┌────────

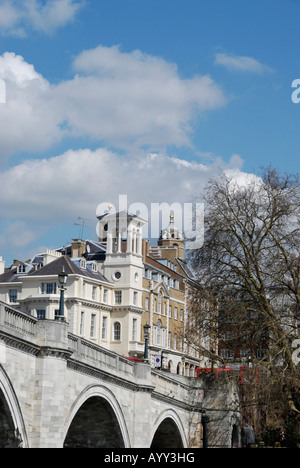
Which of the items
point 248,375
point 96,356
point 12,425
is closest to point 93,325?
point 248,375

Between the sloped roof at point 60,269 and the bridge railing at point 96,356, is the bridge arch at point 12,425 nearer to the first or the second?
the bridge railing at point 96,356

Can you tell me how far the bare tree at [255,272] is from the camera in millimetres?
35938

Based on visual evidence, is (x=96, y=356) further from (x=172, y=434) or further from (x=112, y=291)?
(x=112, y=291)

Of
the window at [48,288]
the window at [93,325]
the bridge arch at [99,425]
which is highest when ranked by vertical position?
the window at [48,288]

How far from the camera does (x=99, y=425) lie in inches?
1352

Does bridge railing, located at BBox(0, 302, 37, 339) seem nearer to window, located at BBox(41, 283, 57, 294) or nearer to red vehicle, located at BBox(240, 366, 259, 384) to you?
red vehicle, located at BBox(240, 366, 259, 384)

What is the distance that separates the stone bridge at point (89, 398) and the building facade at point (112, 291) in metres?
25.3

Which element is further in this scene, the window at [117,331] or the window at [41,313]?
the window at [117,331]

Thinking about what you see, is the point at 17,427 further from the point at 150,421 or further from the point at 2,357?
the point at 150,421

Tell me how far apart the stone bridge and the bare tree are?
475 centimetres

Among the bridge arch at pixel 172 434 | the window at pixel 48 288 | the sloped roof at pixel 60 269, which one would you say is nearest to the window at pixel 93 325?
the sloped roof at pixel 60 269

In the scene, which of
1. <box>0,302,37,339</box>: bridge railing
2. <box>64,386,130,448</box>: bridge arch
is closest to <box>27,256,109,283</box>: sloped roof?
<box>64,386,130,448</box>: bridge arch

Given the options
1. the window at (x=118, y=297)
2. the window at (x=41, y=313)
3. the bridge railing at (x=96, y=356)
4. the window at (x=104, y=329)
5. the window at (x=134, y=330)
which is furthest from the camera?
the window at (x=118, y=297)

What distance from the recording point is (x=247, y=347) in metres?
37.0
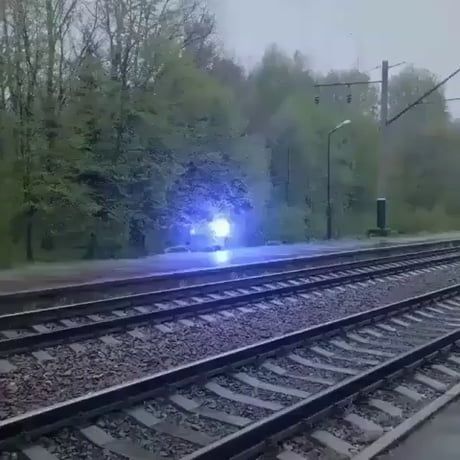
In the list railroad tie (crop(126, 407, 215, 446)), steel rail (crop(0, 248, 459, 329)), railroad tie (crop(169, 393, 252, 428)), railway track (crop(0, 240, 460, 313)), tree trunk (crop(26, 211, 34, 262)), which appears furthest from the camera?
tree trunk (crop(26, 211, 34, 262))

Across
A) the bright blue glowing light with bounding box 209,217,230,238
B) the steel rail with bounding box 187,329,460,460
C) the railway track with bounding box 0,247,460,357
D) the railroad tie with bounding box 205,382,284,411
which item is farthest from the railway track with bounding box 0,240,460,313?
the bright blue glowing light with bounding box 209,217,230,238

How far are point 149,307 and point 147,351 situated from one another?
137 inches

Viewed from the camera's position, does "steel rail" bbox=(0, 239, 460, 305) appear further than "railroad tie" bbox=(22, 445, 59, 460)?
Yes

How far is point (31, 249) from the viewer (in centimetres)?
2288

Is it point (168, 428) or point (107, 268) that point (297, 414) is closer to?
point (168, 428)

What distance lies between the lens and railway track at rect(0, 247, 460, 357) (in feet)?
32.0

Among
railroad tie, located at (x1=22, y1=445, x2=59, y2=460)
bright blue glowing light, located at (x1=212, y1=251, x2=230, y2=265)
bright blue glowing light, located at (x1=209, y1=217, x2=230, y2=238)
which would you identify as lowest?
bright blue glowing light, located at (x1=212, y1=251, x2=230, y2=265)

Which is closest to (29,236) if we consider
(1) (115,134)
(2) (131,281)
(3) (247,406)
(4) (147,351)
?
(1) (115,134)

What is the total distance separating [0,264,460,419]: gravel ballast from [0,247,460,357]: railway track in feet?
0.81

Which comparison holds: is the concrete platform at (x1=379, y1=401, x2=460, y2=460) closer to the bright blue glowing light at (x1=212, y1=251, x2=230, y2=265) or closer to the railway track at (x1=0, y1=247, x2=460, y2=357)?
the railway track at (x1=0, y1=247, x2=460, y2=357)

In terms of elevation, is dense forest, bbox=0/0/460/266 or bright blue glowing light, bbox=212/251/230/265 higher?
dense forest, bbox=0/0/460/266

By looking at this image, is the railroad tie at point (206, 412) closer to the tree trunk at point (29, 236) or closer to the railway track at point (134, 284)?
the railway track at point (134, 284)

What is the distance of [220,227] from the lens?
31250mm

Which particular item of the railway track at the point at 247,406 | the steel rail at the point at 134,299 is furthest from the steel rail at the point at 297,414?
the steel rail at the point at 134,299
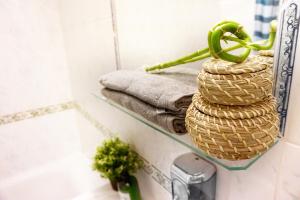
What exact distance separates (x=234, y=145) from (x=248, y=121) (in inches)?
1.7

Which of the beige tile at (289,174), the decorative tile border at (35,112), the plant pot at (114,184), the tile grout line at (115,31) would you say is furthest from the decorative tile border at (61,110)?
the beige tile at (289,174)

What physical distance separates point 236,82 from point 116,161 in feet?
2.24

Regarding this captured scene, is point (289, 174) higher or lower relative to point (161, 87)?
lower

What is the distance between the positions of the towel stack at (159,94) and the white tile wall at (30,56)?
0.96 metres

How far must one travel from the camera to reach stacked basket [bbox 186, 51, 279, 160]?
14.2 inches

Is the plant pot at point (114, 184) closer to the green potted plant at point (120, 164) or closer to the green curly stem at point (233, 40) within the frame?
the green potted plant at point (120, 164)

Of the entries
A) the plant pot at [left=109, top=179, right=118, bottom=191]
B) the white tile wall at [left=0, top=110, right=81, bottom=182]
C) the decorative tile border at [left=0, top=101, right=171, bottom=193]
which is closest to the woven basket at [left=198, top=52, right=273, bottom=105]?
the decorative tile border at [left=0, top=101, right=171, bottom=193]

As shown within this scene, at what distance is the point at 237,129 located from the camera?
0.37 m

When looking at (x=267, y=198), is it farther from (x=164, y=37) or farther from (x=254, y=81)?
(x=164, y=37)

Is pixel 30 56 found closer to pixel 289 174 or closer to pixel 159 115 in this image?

└────────

__TASK TO CARRY OUT__:
Using the records above, retype everything exactly except the pictures.

__ANSWER BELOW__:
Which of the items
point 248,375
point 96,356
point 12,425
is closest to point 93,325?
point 248,375

Between the sloped roof at point 60,269 and the bridge railing at point 96,356, is the bridge arch at point 12,425 nearer to the first or the second?
the bridge railing at point 96,356

Can you tell me how far the bare tree at [255,272] is from the camera in millimetres?
35938

Based on visual evidence, is (x=96, y=356) further from (x=172, y=434) or further from (x=112, y=291)?
(x=112, y=291)

Of
the window at [48,288]
the window at [93,325]
the bridge arch at [99,425]
which is highest when ranked by vertical position?
the window at [48,288]

How far from the camera does (x=99, y=425) lie in inches?
1352

Does bridge railing, located at BBox(0, 302, 37, 339) seem nearer to window, located at BBox(41, 283, 57, 294) or nearer to red vehicle, located at BBox(240, 366, 259, 384) to you?
red vehicle, located at BBox(240, 366, 259, 384)

What is the distance that separates the stone bridge at point (89, 398) and the building facade at point (112, 291) in metres?
25.3

Which element is further in this scene, the window at [117,331] or the window at [41,313]?
the window at [117,331]

Thinking about what you see, is the point at 17,427 further from the point at 150,421 or further from the point at 2,357?
the point at 150,421

Tell me how far apart the stone bridge and the bare tree are?
475 centimetres

Among the bridge arch at pixel 172 434 | the window at pixel 48 288 | the sloped roof at pixel 60 269, which one would you say is nearest to the window at pixel 93 325?
the sloped roof at pixel 60 269

In the scene, which of
1. <box>0,302,37,339</box>: bridge railing
2. <box>64,386,130,448</box>: bridge arch
is closest to <box>27,256,109,283</box>: sloped roof?
<box>64,386,130,448</box>: bridge arch

Given the options
1. the window at (x=118, y=297)
2. the window at (x=41, y=313)
3. the bridge railing at (x=96, y=356)
4. the window at (x=104, y=329)
5. the window at (x=134, y=330)
which is furthest from the camera?
the window at (x=118, y=297)

What distance from the recording point is (x=247, y=347) in metres?
37.0
In the list railroad tie (crop(126, 407, 215, 446)), steel rail (crop(0, 248, 459, 329)), railroad tie (crop(169, 393, 252, 428)), railway track (crop(0, 240, 460, 313)), tree trunk (crop(26, 211, 34, 262)), which appears furthest from the camera?
tree trunk (crop(26, 211, 34, 262))

Across
A) the bright blue glowing light with bounding box 209,217,230,238
B) the steel rail with bounding box 187,329,460,460
C) the railway track with bounding box 0,247,460,357
D) the railroad tie with bounding box 205,382,284,411
which item is farthest from the railway track with bounding box 0,240,460,313?
the bright blue glowing light with bounding box 209,217,230,238

How far are point 149,307 and point 147,351 situated from one another?
137 inches

Viewed from the camera's position, does "steel rail" bbox=(0, 239, 460, 305) appear further than "railroad tie" bbox=(22, 445, 59, 460)?
Yes

How far is point (31, 249) from the viewer (in centimetres)?
2288

Is it point (168, 428) or point (107, 268) that point (297, 414) is closer to?
point (168, 428)

What distance lies between the lens and railway track at rect(0, 247, 460, 357) (in feet)?
32.0

Among
railroad tie, located at (x1=22, y1=445, x2=59, y2=460)
bright blue glowing light, located at (x1=212, y1=251, x2=230, y2=265)
bright blue glowing light, located at (x1=209, y1=217, x2=230, y2=238)
which would you identify as lowest?
bright blue glowing light, located at (x1=212, y1=251, x2=230, y2=265)

Which is closest to (29,236) if we consider
(1) (115,134)
(2) (131,281)
(3) (247,406)
(4) (147,351)
?
(1) (115,134)

What is the total distance separating [0,264,460,419]: gravel ballast from [0,247,460,357]: railway track in feet?
0.81

Which comparison holds: is the concrete platform at (x1=379, y1=401, x2=460, y2=460) closer to the bright blue glowing light at (x1=212, y1=251, x2=230, y2=265) or closer to the railway track at (x1=0, y1=247, x2=460, y2=357)?
the railway track at (x1=0, y1=247, x2=460, y2=357)

In terms of elevation, is dense forest, bbox=0/0/460/266 or bright blue glowing light, bbox=212/251/230/265 higher?
dense forest, bbox=0/0/460/266

By looking at this image, is the railroad tie at point (206, 412) closer to the tree trunk at point (29, 236) or closer to the railway track at point (134, 284)?
the railway track at point (134, 284)

What is the distance of [220,227] from the lens?
31250mm

Which particular item of the railway track at the point at 247,406 | the steel rail at the point at 134,299 is furthest from the steel rail at the point at 297,414?
the steel rail at the point at 134,299
What exact distance separates (x=234, y=145) from (x=248, y=121) (in inches)?
1.7

Which of the beige tile at (289,174), the decorative tile border at (35,112), the plant pot at (114,184), the tile grout line at (115,31) would you say is furthest from the decorative tile border at (61,110)?
the beige tile at (289,174)

What physical distance separates point 236,82 from point 116,161 in feet?
2.24

Regarding this captured scene, is point (289, 174) higher or lower relative to point (161, 87)?
lower

What is the distance between the positions of the towel stack at (159,94) and the white tile wall at (30,56)?
0.96 metres

How far must one travel from the camera to reach stacked basket [bbox 186, 51, 279, 160]?
14.2 inches

Is the plant pot at point (114, 184) closer to the green potted plant at point (120, 164) or closer to the green curly stem at point (233, 40) within the frame?
the green potted plant at point (120, 164)

Of the entries
A) the plant pot at [left=109, top=179, right=118, bottom=191]
B) the white tile wall at [left=0, top=110, right=81, bottom=182]
C) the decorative tile border at [left=0, top=101, right=171, bottom=193]
which is closest to the woven basket at [left=198, top=52, right=273, bottom=105]?
the decorative tile border at [left=0, top=101, right=171, bottom=193]

As shown within this scene, at what distance is the point at 237,129 located from the camera?
0.37 m

When looking at (x=267, y=198), is it farther from (x=164, y=37) or farther from (x=254, y=81)?
(x=164, y=37)

Is pixel 30 56 found closer to pixel 289 174 or closer to pixel 159 115 in this image?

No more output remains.